> [Document segment]:

-- BEGIN --

Replace IndexNameExpressionResolver.ExpressionList with imperative logic #115487

original-brownbear · 2024-10-24T01:13:04Z

The approach taken by ExpressionList becomes very expensive for large numbers of indices/datastreams. It implies that large lists of concrete names (as they are passed down from the transport layer via e.g. security) are copied at least twice during iteration.
Removing the intermediary list and inlining the logic brings down the latency of searches targetting many shards/indices at once and allows for subsequent optimizations.
The removed tests appear redundant as they tested an implementation detail of the IndexNameExpressionResolver which itself is well covered by its own tests.
Also, the inlined logic has been optimised slightly to avoid needlessly copying lists in some spots.

The approach taken by `ExpressionList` becomes very expensive for large numbers of indices/datastreams. It implies that large lists of concrete names (as they are passed down from the transport layer via e.g. security) are copied at least twice during iteration. Removing the intermediary list and inlining the logic brings down the latency of searches targetting many shards/indices at once and allows for subsequent optimizations. The removed tests appear redundant as they tested an implementation detail of the IndexNameExpressionResolver which itself is well covered by its own tests.

-- END --

[Dataset entries]
-- BEGIN --

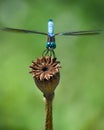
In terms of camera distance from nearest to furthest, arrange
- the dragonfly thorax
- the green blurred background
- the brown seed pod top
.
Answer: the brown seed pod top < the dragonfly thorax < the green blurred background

-- END --

> [What is asked]:
A. According to the text on replacing ExpressionList, how many times at least are large lists of concrete names copied during iteration?
B. Write out the ExpressionList text from "The approach taken by ExpressionList" to "in some spots.", swapping "latency" for "response time".

> [Solutions]:
A. They are copied at least twice.

B.
The approach taken by ExpressionList becomes very expensive for large numbers of indices/datastreams. It implies that large lists of concrete names (as they are passed down from the transport layer via e.g. security) are copied at least twice during iteration.
Removing the intermediary list and inlining the logic brings down the response time of searches targetting many shards/indices at once and allows for subsequent optimizations.
The removed tests appear redundant as they tested an implementation detail of the IndexNameExpressionResolver which itself is well covered by its own tests.
Also, the inlined logic has been optimised slightly to avoid needlessly copying lists in some spots.